The Swiss Federal Statistical Office, or BFS from “Bundesamt für Statistik” in German, provides a rich public database. As Swiss citizen and R enthousiast, I wanted to easily access its datasets directly from R. So I created the BFS package.
In this article, I will show how to use my BFS package package to easily search and download datasets from the Swiss Federal Statistical Office. We will then quickly explore a dataset and plot a map of Swiss municipalities, the lowest level of administrative division in Switzerland.
As always the code is fully reproducible, so you can get it from my Github account or on my online RStudio Cloud session.
To use my BFS
package, we should begin by downloading information related to all available datasets of the Swiss Federal Statistical Office Catalogue. We can get the BFS metadata in German (“de”), French (“fr”), Italian (“it”) and English (“en”)1.
# install/load needed R packages
if (!require("pacman")) install.packages("pacman")

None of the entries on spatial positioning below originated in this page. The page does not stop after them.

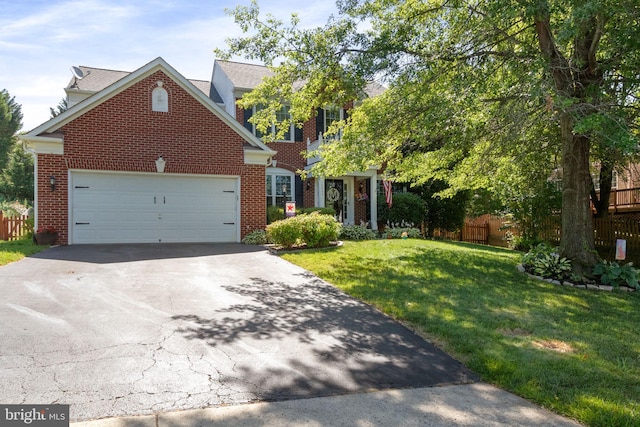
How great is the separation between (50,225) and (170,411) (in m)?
11.1

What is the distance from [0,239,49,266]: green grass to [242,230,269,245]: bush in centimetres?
559

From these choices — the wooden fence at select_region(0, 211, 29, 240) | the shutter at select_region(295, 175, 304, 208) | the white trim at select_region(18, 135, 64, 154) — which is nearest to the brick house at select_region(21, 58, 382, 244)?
the white trim at select_region(18, 135, 64, 154)

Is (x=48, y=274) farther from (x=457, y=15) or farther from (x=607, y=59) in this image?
(x=607, y=59)

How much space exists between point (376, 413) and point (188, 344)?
2.24 meters

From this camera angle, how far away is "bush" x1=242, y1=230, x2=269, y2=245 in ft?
44.1

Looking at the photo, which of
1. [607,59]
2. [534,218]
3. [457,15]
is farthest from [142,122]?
[534,218]

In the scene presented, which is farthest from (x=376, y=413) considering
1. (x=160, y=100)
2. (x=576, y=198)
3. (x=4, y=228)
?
(x=4, y=228)

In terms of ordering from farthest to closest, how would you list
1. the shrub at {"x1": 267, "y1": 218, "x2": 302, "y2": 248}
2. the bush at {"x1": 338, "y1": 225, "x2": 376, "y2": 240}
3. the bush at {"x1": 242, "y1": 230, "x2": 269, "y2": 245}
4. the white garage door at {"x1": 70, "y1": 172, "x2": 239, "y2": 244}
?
the bush at {"x1": 338, "y1": 225, "x2": 376, "y2": 240} < the bush at {"x1": 242, "y1": 230, "x2": 269, "y2": 245} < the white garage door at {"x1": 70, "y1": 172, "x2": 239, "y2": 244} < the shrub at {"x1": 267, "y1": 218, "x2": 302, "y2": 248}

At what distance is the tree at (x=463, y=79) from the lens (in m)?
8.02

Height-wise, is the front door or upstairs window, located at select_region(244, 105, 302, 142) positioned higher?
upstairs window, located at select_region(244, 105, 302, 142)

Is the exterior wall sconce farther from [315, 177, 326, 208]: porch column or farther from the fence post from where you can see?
[315, 177, 326, 208]: porch column

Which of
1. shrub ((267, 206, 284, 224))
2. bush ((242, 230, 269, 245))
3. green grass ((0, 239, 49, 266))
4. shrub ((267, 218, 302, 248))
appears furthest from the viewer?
shrub ((267, 206, 284, 224))

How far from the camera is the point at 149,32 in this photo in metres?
8.75

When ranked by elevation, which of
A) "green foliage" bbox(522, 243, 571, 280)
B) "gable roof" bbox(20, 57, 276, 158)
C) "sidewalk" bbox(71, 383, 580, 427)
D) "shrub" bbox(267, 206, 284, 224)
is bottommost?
"sidewalk" bbox(71, 383, 580, 427)
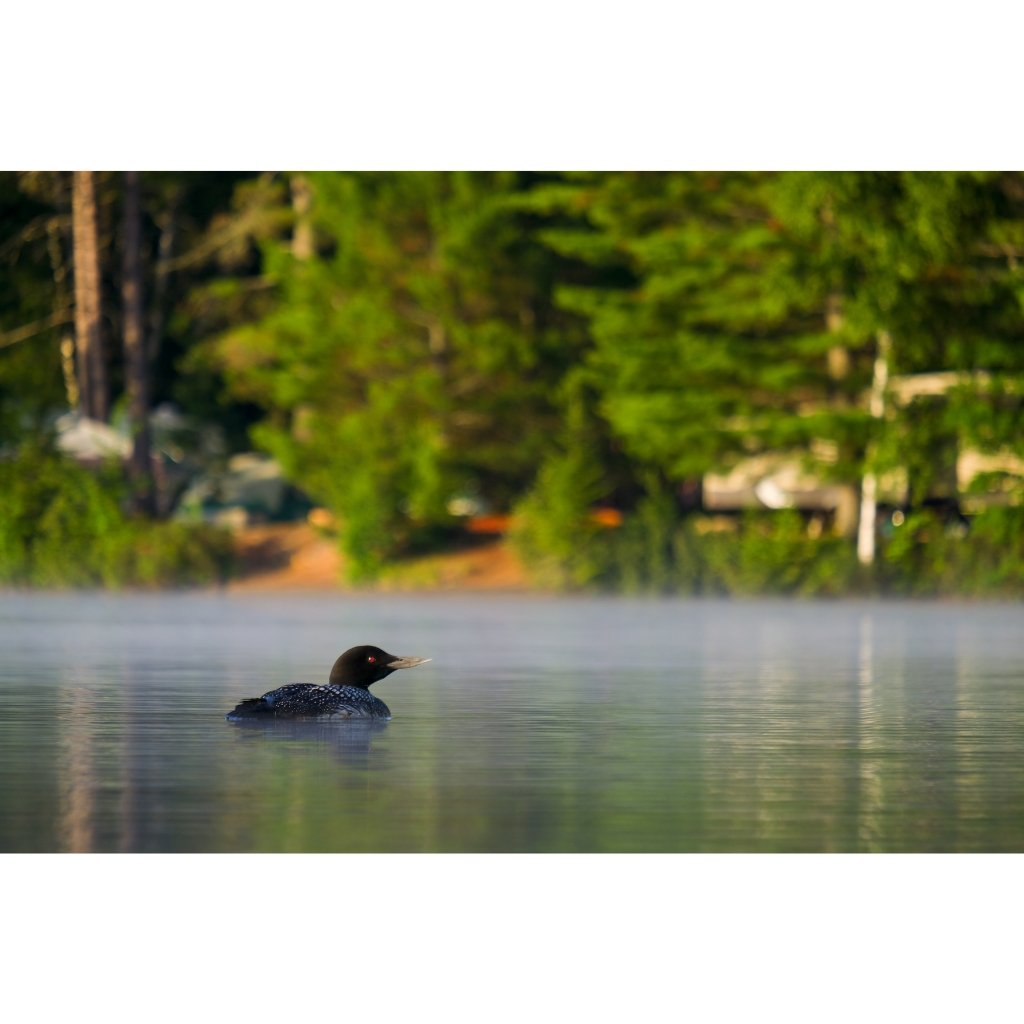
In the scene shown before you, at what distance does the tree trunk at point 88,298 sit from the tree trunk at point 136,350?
26.5 inches

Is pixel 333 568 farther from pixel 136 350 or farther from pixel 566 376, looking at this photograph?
pixel 136 350

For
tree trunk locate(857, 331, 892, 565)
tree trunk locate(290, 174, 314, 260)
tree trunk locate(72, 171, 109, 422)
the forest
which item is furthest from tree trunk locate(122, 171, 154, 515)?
tree trunk locate(857, 331, 892, 565)

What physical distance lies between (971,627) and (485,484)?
2019 centimetres

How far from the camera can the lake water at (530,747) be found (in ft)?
35.7

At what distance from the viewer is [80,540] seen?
45656 millimetres

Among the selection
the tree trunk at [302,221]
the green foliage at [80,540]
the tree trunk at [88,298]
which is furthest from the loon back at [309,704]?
the tree trunk at [302,221]

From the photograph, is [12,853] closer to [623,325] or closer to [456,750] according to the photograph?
[456,750]

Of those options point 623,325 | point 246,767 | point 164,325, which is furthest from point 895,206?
point 246,767

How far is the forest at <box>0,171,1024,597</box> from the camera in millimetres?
40438

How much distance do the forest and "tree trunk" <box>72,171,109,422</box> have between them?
0.09 meters

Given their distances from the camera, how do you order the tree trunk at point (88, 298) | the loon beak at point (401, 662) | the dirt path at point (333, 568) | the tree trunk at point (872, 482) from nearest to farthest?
the loon beak at point (401, 662) < the tree trunk at point (872, 482) < the dirt path at point (333, 568) < the tree trunk at point (88, 298)

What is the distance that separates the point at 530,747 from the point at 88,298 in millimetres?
37992

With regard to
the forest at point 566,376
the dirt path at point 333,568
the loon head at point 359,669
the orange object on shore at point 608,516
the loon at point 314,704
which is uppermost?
the forest at point 566,376

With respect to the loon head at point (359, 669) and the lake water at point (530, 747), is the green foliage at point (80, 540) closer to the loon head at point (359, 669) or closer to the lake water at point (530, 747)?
the lake water at point (530, 747)
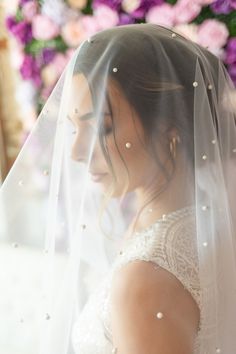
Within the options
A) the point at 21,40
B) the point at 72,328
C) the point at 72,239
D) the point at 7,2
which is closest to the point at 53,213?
the point at 72,239

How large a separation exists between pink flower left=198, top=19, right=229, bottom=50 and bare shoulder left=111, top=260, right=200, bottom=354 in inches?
21.9

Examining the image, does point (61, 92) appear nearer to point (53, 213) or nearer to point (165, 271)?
point (53, 213)

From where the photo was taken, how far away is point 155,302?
24.7 inches

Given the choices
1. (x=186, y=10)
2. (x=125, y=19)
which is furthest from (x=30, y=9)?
(x=186, y=10)

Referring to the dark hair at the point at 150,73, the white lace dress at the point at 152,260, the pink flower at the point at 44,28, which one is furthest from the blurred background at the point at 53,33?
the white lace dress at the point at 152,260

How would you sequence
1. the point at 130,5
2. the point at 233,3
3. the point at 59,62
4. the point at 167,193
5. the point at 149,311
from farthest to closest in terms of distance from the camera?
the point at 59,62 < the point at 130,5 < the point at 233,3 < the point at 167,193 < the point at 149,311

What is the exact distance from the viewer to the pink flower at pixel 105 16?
43.6 inches

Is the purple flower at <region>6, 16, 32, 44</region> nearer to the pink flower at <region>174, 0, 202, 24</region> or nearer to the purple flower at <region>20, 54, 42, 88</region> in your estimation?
the purple flower at <region>20, 54, 42, 88</region>

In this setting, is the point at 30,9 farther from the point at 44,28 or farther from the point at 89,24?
the point at 89,24

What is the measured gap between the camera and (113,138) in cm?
70

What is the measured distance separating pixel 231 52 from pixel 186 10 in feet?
0.43

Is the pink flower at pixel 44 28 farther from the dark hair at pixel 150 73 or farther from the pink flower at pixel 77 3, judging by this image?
the dark hair at pixel 150 73

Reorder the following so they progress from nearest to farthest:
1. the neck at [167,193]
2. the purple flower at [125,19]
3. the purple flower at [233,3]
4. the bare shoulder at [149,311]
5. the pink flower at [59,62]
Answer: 1. the bare shoulder at [149,311]
2. the neck at [167,193]
3. the purple flower at [233,3]
4. the purple flower at [125,19]
5. the pink flower at [59,62]

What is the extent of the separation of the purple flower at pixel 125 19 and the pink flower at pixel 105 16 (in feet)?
0.03
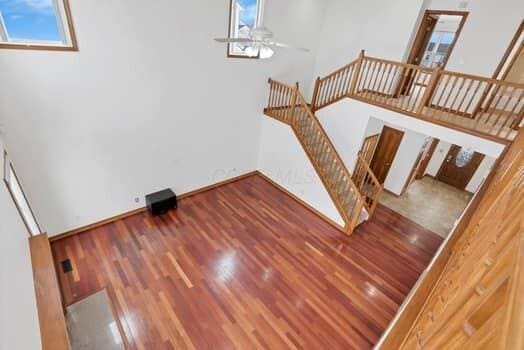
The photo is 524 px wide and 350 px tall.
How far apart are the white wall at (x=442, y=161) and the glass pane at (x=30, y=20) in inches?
371

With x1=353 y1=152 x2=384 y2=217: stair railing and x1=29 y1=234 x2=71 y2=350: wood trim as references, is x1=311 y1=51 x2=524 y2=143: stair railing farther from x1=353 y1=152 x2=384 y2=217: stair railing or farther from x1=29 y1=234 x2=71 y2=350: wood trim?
x1=29 y1=234 x2=71 y2=350: wood trim

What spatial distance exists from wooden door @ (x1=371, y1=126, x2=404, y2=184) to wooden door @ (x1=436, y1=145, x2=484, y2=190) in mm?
2565

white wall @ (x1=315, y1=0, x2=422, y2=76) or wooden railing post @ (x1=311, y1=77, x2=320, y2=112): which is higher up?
white wall @ (x1=315, y1=0, x2=422, y2=76)

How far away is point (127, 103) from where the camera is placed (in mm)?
4102

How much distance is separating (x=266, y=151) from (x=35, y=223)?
15.2ft

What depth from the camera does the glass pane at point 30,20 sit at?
2.95 meters

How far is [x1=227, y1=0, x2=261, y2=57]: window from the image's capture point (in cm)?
483

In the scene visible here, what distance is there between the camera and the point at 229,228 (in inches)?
193

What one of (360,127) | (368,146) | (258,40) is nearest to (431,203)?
(368,146)

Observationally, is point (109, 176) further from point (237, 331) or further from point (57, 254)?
point (237, 331)

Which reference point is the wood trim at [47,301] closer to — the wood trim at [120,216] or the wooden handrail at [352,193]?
the wood trim at [120,216]

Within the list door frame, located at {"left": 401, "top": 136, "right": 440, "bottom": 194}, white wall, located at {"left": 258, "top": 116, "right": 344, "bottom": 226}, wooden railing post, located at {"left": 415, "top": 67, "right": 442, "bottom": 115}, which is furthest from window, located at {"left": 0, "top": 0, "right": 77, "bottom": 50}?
door frame, located at {"left": 401, "top": 136, "right": 440, "bottom": 194}

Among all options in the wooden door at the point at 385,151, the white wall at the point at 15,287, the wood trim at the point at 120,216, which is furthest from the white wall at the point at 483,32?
the white wall at the point at 15,287

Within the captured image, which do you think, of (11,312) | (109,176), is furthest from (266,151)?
(11,312)
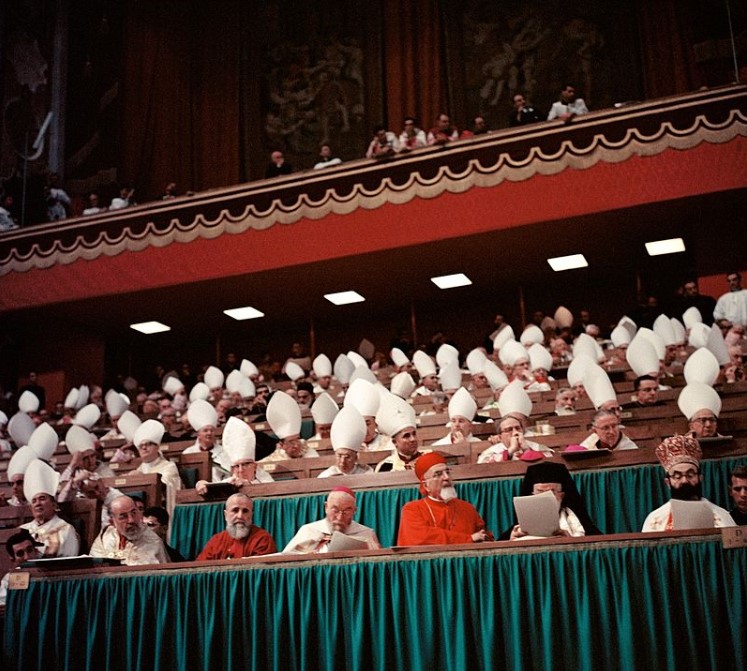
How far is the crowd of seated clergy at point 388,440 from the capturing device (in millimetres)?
5688

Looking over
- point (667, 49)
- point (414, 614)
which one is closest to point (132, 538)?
point (414, 614)

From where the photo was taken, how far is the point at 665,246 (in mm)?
12953

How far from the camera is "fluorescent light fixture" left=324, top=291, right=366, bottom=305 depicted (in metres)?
14.4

pacman::p_load(tidyverse, scales, colorspace, plotly, RSwissMaps, BFS)
# setting light theme
theme_set(theme_light())
# Get BFS metadata in German
meta_de <- bfs_get_metadata(language = "de")
meta_de
## # A tibble: 676 x 5
## title observation_period published url url_px
## <chr> <chr> <chr> <chr> <chr>
## 1 Ausländische … Dargestellter Zeitr… 07.11.20… https://www.… https://www…
## 2 Ausländische … Dargestellter Zeitr… 07.11.20… https://www.… https://www…
## 3 Ausländische … Dargestellter Zeitr… 07.11.20… https://www.… https://www…
## 4 Ausländische … Dargestellter Zeitr… 07.11.20… https://www.… https://www…
## 5 Ausländische … Dargestellter Zeitr… 07.11.20… https://www.… https://www…
## 6 Ausländische … Dargestellter Zeitr… 07.11.20… https://www.… https://www…
## 7 Ausländische … Dargestellter Zeitr… 07.11.20… https://www.… https://www…
## 8 Ausländische … Dargestellter Zeitr… 07.11.20… https://www.… https://www…
## 9 Hotellerie: A… Dargestellter Zeitr… 04.11.20… https://www.… https://www…
## 10 Hotellerie: A… Dargestellter Zeitr… 04.11.20… https://www.… https://www…
## # … with 666 more rows
We currently have access to 676 BFS datasets.
The challenge today is to plot a detailed map of Switzerland containing all 2’212 Swiss municipalites, or “gemeinde” in German. How many current BFS datasets contain the word “gemeinde” in their title? Let’s find out using the bfs_search()
function.
## # A tibble: 34 x 5
## title observation_period published url url_px
## <chr> <chr> <chr> <chr> <chr>
## 1 Ausländische … Dargestellter Zeitr… 07.11.20… https://www.… https://www…
## 2 Hotellerie: A… Dargestellter Zeitr… 04.11.20… https://www.… https://www…
## 3 Hotellerie: A… Dargestellter Zeitr… 04.11.20… https://www.… https://www…
## 4 Nationalratsw… Dargestellter Zeitr… 19.09.20… https://www.… https://www…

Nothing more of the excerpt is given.